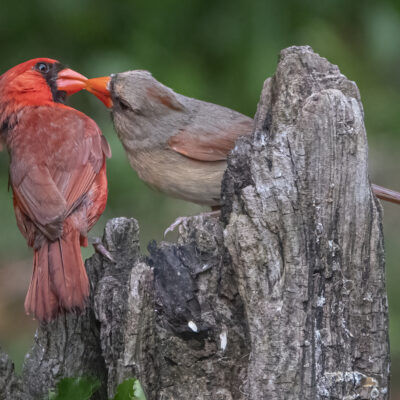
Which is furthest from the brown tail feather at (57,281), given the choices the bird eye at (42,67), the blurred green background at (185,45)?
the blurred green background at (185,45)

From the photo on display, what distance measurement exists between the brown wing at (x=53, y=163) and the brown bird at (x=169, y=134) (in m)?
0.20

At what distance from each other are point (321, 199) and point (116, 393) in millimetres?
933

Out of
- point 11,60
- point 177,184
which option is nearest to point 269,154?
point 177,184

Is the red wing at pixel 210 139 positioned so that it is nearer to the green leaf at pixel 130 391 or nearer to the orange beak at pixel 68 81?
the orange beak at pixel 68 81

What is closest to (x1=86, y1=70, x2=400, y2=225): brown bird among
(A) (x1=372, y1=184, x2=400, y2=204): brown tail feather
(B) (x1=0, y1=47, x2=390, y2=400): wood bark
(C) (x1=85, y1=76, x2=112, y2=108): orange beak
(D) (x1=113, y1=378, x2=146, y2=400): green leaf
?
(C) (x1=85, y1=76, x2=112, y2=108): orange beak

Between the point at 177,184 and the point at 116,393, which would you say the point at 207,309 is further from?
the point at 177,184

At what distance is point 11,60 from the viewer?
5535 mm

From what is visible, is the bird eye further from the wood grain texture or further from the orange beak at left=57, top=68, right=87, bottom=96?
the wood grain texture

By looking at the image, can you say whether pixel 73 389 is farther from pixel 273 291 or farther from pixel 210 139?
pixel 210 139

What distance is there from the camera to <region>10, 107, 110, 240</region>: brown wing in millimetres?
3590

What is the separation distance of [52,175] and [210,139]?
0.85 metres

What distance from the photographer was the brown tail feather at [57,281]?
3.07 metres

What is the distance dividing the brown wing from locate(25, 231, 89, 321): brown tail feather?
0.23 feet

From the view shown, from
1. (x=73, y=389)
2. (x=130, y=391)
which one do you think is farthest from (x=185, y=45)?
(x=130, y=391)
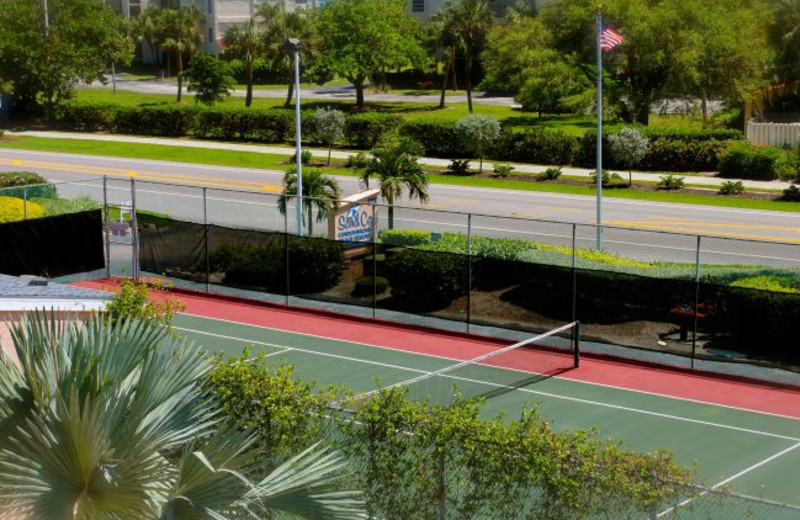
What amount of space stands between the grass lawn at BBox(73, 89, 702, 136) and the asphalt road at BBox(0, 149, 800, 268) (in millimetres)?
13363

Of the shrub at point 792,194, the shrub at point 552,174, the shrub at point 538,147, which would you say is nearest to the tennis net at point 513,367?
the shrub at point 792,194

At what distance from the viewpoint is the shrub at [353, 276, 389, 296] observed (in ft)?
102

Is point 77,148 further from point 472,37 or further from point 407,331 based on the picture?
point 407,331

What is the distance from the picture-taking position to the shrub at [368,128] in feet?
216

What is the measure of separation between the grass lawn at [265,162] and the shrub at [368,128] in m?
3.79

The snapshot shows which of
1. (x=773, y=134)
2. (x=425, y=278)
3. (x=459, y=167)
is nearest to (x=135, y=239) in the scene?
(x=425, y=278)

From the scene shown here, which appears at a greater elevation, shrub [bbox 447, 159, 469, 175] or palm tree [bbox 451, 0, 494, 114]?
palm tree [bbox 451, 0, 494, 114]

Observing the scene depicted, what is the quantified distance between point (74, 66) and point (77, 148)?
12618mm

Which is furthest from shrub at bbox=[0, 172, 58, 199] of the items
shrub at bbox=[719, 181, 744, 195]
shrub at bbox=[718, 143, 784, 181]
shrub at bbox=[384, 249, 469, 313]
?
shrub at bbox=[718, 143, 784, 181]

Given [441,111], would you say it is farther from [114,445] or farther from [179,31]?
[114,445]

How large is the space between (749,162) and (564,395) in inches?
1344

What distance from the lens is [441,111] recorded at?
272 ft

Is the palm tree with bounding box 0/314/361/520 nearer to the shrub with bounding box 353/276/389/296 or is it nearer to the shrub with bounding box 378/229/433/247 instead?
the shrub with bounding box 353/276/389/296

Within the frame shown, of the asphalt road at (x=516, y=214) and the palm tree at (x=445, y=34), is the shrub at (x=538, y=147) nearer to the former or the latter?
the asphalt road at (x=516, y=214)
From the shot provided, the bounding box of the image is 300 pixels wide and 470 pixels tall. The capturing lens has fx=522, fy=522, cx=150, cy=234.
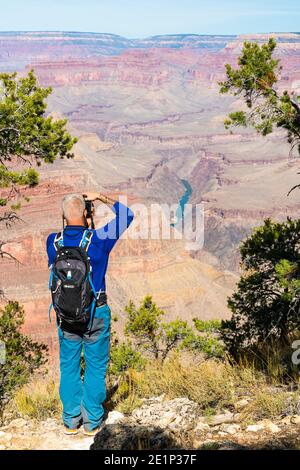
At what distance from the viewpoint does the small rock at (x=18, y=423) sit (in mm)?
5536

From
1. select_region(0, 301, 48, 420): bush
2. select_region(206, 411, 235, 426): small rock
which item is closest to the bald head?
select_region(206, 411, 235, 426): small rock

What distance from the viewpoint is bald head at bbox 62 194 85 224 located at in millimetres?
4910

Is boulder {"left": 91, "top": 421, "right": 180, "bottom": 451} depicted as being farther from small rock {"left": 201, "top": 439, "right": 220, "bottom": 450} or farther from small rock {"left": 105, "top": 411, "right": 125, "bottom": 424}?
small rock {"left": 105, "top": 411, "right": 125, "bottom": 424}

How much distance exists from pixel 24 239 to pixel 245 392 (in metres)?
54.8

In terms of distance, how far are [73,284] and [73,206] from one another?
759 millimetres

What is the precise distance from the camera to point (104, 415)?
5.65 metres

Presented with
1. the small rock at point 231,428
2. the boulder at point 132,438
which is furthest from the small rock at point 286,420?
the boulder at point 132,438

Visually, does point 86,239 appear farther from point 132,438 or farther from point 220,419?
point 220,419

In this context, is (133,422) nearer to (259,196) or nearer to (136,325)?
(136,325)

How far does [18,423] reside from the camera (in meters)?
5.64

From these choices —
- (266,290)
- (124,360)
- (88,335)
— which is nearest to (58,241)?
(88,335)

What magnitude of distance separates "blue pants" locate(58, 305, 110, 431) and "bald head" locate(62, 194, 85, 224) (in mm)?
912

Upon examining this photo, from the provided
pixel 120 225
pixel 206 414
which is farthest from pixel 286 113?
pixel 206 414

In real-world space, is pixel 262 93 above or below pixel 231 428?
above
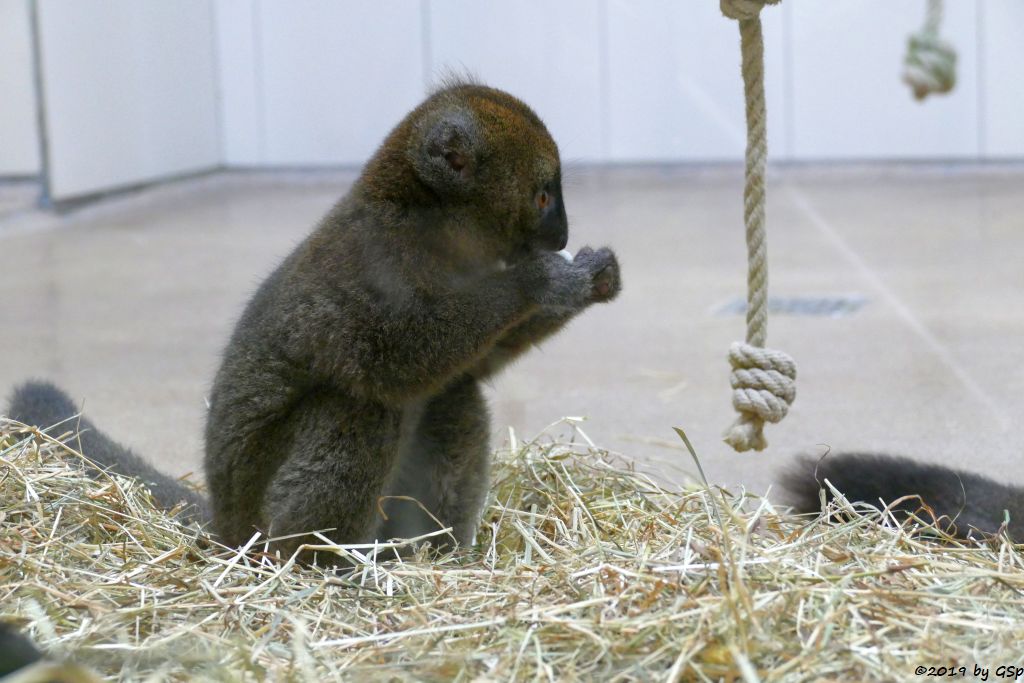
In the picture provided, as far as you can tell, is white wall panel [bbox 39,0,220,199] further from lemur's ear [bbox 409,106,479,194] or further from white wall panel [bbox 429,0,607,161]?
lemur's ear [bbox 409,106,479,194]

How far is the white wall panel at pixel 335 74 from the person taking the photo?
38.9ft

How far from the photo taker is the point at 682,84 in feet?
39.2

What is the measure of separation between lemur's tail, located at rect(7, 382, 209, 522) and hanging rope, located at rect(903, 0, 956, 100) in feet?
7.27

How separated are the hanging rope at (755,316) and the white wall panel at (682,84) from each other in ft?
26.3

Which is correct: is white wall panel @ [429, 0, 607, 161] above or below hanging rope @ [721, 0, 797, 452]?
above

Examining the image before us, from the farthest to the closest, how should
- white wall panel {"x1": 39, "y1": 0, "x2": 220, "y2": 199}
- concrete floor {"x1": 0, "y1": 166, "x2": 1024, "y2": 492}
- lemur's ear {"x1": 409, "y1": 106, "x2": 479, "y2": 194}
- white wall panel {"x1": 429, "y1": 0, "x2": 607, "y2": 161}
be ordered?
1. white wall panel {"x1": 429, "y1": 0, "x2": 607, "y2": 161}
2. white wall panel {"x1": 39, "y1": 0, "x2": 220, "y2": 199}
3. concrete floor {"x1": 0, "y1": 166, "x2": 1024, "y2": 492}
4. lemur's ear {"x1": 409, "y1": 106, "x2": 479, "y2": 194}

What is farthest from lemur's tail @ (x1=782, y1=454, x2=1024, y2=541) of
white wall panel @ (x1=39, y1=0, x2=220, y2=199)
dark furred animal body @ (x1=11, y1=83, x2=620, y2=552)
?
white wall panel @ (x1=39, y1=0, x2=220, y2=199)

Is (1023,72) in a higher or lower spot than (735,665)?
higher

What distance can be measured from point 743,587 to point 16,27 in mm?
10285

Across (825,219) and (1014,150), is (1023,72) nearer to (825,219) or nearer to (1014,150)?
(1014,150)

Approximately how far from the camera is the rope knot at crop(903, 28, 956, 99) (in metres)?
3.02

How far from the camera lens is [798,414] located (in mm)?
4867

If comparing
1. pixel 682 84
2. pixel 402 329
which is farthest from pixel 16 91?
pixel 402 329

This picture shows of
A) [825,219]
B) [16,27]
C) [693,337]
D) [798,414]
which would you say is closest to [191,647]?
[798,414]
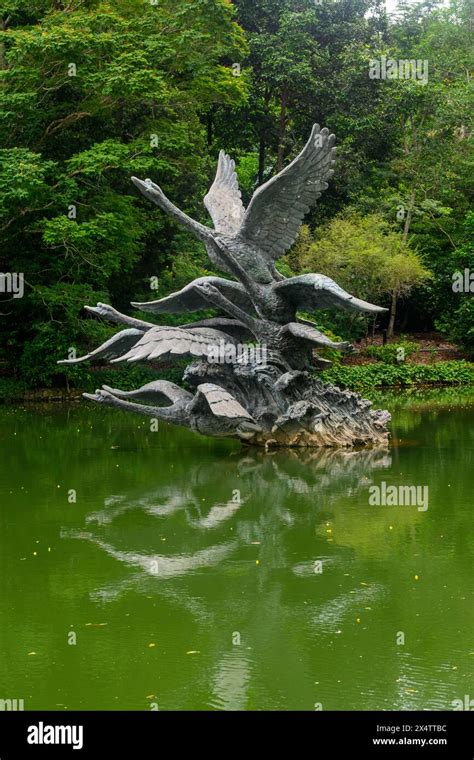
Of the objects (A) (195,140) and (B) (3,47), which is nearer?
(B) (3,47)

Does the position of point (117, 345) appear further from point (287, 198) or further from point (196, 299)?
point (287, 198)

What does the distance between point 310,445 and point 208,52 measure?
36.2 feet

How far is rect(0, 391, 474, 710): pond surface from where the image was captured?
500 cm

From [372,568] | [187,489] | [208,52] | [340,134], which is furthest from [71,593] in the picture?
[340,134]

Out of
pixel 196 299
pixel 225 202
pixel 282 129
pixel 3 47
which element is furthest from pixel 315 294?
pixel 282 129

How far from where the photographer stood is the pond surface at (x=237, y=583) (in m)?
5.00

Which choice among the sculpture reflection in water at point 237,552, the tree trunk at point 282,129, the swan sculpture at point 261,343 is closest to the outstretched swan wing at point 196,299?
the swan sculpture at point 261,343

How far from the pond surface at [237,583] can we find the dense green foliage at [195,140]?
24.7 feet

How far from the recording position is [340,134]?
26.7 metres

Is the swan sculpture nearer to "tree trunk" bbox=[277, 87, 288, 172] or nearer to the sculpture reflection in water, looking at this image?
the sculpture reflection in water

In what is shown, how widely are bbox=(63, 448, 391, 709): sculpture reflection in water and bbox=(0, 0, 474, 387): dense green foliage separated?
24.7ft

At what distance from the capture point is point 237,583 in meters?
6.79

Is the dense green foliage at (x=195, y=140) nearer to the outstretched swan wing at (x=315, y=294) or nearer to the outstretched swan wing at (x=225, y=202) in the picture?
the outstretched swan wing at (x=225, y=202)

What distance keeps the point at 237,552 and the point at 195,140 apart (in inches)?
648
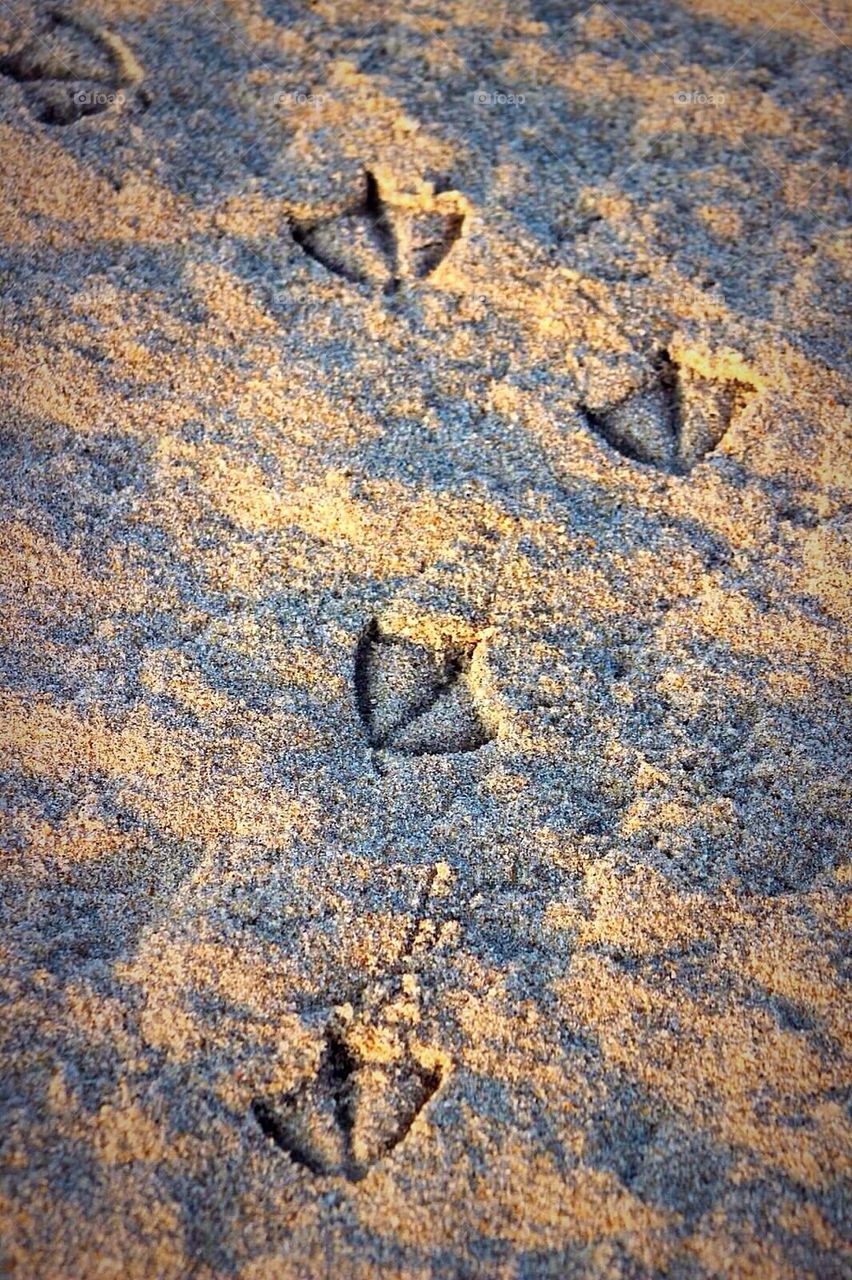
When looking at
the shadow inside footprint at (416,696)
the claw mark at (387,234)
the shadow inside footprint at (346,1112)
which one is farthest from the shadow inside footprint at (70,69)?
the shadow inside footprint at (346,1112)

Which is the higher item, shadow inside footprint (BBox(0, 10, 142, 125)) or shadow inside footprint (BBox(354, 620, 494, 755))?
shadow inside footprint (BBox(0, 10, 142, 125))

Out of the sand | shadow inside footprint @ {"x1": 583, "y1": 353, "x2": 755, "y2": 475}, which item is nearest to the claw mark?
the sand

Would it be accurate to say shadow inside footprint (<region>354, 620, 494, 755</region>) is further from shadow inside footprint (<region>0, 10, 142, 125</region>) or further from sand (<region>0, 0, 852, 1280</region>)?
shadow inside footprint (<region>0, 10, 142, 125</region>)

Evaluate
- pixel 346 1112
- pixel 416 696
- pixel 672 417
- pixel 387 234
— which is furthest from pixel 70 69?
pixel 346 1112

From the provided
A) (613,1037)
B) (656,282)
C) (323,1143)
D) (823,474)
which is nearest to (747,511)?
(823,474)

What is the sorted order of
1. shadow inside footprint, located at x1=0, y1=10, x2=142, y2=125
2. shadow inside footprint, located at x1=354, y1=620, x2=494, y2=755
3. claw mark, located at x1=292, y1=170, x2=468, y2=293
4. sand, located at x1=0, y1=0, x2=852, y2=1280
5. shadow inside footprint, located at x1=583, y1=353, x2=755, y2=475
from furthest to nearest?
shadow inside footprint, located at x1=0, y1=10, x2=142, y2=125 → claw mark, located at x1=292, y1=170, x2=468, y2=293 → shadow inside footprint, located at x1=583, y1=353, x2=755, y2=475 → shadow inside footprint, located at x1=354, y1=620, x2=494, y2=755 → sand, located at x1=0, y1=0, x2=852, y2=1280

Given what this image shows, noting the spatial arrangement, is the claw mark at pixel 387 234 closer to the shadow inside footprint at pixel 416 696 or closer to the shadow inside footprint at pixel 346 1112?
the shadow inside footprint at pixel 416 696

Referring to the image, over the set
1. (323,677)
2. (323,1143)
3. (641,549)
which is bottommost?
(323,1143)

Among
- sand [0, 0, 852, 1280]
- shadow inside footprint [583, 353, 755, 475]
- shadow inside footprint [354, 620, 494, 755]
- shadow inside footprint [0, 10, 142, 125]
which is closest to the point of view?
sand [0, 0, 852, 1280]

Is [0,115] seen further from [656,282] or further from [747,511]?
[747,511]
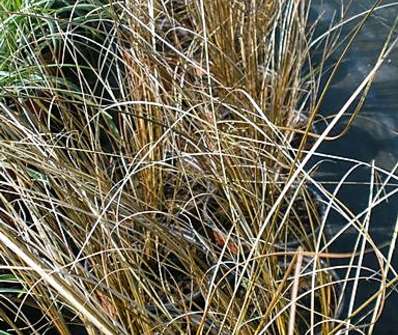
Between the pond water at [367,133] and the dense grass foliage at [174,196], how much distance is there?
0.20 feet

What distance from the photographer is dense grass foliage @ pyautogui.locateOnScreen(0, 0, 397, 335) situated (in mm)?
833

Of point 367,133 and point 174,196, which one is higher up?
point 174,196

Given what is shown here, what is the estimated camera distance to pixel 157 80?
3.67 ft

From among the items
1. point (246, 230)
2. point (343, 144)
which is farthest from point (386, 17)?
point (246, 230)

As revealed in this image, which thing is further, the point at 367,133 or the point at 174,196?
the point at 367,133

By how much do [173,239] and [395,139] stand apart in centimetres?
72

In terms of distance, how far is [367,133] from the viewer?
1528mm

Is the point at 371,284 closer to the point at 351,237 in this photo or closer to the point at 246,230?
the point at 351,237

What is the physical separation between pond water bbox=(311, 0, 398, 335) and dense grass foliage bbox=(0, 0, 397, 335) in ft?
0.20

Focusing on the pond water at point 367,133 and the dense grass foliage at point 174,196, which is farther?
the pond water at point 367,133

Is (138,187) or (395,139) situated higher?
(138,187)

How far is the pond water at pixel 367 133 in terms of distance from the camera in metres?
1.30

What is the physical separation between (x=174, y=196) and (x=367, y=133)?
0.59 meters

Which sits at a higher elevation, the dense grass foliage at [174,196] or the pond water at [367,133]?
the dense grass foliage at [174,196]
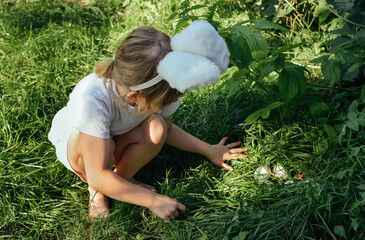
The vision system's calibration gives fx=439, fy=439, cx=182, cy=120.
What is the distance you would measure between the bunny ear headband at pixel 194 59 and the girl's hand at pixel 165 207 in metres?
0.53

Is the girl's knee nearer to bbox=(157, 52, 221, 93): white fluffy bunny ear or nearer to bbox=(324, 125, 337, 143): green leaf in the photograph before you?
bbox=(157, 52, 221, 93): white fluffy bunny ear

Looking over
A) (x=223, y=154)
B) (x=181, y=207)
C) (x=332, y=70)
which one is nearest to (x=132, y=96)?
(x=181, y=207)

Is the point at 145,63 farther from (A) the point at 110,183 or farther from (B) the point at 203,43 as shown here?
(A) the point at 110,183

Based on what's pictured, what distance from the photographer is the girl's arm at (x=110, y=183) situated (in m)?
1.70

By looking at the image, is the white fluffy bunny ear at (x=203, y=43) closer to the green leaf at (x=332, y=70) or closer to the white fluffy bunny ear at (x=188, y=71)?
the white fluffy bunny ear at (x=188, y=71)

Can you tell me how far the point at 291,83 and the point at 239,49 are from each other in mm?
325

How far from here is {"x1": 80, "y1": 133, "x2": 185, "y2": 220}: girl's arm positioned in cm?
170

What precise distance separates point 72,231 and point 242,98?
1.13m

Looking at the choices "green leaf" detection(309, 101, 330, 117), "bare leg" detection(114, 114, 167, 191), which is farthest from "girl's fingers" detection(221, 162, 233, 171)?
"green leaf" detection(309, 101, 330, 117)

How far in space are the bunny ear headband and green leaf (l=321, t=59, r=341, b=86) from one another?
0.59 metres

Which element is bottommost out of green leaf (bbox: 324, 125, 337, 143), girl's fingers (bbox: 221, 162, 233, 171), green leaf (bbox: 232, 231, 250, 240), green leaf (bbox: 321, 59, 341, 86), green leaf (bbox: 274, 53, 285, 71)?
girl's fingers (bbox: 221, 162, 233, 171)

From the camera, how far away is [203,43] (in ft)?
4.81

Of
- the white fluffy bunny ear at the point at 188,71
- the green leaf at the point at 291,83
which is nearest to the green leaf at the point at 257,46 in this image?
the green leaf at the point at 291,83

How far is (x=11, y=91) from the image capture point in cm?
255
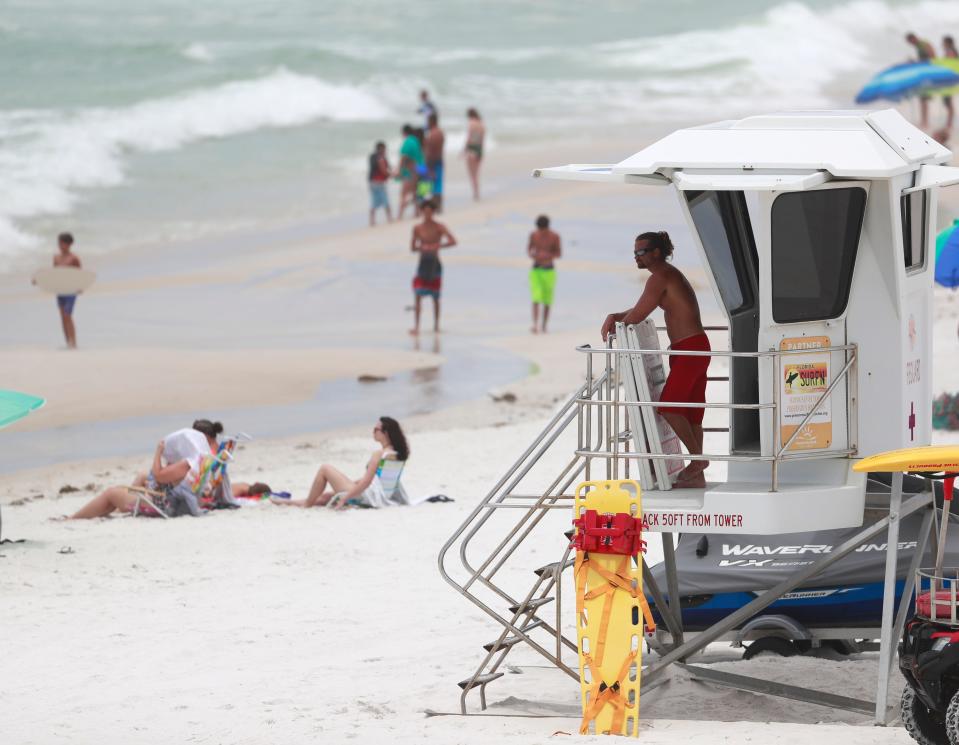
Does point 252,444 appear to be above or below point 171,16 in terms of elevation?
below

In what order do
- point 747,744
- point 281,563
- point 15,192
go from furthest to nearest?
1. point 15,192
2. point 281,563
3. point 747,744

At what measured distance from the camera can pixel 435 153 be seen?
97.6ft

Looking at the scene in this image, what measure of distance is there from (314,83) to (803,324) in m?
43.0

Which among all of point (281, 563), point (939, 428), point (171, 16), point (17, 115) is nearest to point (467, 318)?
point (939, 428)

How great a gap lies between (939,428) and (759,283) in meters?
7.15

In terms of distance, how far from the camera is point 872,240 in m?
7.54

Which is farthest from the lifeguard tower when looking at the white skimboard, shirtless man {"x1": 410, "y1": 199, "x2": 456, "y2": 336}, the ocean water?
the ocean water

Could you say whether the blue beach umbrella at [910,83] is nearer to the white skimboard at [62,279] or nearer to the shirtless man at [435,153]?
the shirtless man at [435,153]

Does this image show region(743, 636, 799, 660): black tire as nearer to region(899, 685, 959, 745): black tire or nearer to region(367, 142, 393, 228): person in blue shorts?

____________

DIRECTIONS FOR THIS TASK
Copy the rows from the line containing "Which is farthest from the" through the end of the rows, swapping "lifeguard tower" for "wooden pier" and leaving everything else unchanged.

TASK RESPONSE
Which is farthest from the wooden pier when looking at the white skimboard, shirtless man {"x1": 410, "y1": 199, "x2": 456, "y2": 336}, the ocean water?
the ocean water

Could you say whether the blue beach umbrella at [910,83] is nearer to the white skimboard at [62,279] or nearer to the shirtless man at [435,153]?
the shirtless man at [435,153]

Does this image show region(743, 636, 799, 660): black tire as nearer to region(899, 685, 959, 745): black tire or nearer to region(367, 142, 393, 228): person in blue shorts?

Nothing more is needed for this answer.